Use the following commands step-by-step:

git clone https://github.com/petermr/ami3 --depth 1
cd ami3
git fetch --unshallow

Tests

NOTE: Tests are a work in progress.

Tests are separated in unit tests and integration tests. Integration tests have names that end in IT and are run during a different Maven build phase:

  • Unit tests are run by the Maven Surefire plugin during the test phase (so included when you run mvn package) and failing unit tests fail the build.
  • Integration tests are run by the Maven Failsafe plugin during the integration-test and verify phases of the build, so included when you run mvn verify, or mvn install.

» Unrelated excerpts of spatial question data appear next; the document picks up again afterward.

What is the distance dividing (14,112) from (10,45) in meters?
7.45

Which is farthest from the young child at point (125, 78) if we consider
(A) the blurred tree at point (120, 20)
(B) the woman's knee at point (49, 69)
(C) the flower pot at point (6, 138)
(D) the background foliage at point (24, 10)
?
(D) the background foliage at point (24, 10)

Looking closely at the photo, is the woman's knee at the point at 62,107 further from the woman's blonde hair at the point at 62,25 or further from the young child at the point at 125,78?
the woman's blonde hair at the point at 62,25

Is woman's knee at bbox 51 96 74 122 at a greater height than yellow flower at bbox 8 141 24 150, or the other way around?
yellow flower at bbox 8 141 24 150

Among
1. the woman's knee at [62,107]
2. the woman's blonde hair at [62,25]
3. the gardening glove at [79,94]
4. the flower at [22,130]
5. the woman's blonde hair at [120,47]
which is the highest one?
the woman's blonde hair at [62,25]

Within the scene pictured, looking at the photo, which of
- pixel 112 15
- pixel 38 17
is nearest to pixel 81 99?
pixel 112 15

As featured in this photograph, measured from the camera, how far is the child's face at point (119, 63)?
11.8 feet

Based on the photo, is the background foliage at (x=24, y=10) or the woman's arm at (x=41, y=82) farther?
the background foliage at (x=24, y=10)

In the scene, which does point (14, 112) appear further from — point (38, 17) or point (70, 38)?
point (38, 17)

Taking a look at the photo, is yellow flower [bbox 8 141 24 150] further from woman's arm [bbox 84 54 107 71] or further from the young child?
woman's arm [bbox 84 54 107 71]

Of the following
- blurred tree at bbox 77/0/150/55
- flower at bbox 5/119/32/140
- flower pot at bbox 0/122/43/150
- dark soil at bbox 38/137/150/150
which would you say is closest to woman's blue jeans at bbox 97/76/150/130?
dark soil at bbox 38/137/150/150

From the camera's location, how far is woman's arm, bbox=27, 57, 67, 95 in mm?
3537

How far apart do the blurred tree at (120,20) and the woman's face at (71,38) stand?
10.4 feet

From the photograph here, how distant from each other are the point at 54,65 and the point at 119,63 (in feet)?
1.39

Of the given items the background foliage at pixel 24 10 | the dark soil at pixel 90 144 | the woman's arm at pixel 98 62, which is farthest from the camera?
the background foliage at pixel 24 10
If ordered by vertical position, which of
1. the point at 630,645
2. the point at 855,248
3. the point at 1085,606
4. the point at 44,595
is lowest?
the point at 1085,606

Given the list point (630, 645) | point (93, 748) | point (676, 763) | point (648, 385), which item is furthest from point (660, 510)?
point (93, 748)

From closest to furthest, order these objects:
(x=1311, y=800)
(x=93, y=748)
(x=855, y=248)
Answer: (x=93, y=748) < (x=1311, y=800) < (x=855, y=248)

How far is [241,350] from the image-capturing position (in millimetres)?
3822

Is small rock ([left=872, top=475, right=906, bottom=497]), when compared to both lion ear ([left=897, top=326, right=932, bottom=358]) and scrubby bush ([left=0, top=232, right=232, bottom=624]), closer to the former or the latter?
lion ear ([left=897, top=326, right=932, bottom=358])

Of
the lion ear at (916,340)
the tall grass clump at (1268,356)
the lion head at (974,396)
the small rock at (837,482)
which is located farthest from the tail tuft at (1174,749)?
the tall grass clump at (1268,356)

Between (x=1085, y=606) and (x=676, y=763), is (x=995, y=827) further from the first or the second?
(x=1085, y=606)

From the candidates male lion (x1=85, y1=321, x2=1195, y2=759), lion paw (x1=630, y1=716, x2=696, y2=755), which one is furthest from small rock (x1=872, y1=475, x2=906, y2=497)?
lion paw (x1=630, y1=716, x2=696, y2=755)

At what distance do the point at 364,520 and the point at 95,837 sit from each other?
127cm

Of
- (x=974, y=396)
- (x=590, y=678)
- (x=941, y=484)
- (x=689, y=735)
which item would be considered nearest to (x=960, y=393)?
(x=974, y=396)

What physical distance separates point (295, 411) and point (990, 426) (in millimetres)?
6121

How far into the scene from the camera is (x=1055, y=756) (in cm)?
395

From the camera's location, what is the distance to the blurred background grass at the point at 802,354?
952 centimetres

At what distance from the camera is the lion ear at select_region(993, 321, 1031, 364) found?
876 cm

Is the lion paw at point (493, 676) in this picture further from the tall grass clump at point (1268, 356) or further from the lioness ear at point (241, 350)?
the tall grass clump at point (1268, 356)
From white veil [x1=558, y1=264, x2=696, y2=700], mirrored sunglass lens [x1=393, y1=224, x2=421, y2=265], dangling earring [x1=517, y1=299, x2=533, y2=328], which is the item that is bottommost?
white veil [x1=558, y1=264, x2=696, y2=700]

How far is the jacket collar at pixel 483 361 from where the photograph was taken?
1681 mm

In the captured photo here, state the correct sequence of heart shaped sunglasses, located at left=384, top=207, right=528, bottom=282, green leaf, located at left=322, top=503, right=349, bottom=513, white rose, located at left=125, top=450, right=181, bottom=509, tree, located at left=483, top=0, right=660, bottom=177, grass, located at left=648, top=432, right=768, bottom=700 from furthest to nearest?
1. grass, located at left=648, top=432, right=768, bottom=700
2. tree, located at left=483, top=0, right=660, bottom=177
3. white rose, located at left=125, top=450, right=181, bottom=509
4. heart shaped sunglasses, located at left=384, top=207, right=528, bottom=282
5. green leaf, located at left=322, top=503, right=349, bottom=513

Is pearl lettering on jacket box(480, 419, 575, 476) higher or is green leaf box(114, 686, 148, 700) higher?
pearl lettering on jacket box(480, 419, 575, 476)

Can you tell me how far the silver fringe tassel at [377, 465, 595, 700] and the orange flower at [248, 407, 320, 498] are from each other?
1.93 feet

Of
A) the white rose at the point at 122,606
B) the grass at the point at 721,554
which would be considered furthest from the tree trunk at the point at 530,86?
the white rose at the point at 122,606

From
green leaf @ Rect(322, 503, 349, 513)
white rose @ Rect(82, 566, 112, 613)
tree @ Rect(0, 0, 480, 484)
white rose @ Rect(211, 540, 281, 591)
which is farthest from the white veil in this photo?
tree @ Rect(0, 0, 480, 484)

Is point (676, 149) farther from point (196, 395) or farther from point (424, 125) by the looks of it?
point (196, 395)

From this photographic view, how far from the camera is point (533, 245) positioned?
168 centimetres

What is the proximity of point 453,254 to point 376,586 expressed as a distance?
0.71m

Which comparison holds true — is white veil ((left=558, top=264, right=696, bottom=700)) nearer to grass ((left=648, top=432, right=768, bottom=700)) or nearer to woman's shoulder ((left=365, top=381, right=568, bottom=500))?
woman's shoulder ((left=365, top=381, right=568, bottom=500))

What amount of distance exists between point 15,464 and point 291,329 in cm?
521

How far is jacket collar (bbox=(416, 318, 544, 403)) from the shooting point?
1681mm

Failing integration tests will not fail the build.

There is a switch skipITs to disable the integration tests, but it is currently disabled:

# currently does not work
mvn clean install -DskipITs=false

As mentioned earlier, if you wish to skip compiling the tests, run:

mvn clean install -Dmaven.test.skip=true

History

It used to be that the ami pom.xml file depended on a parent:

<parent>
    <groupId>org.contentmine</groupId>
    <artifactId>cm-parent</artifactId>
    <version>7.1.0</version>
</parent>

Since July 2020, this is no longer the case:

  • the parent POM was causing issues with the maven-release-plugin: the parent POM has hg (mercurial) configured as SCM; this caused the mvn-scm-plugin to select the hg provider instead of git, making it impossible to execute git commit or git tag automatically during the release. We ended up not using the maven-release-plugin, so this may not be an issue.
  • the parent POM was causing issues with the maven-deploy-plugin, preventing us to publish packages to GitHub Packages. We consistently got this error: "Failed to execute goal com.github.github:site-maven-plugin:0.12:site (default) on project ami3: No authentication credentials configured". This error disappeared and we successfully published to GitHub Packages after removing the parent POM and also removing this section from pom.xml:
    <repositories>
        <repository>
            <id>cm-pom</id>
            <url>https://raw.github.com/ContentMine/cm-pom/mvn-repo/</url>
            <snapshots>
                <enabled>true</enabled>
                <updatePolicy>always</updatePolicy>
            </snapshots>
        </repository>
    </repositories>

The authentication problem may have been caused by the <repositories> section, in which case the parent POM can be restored.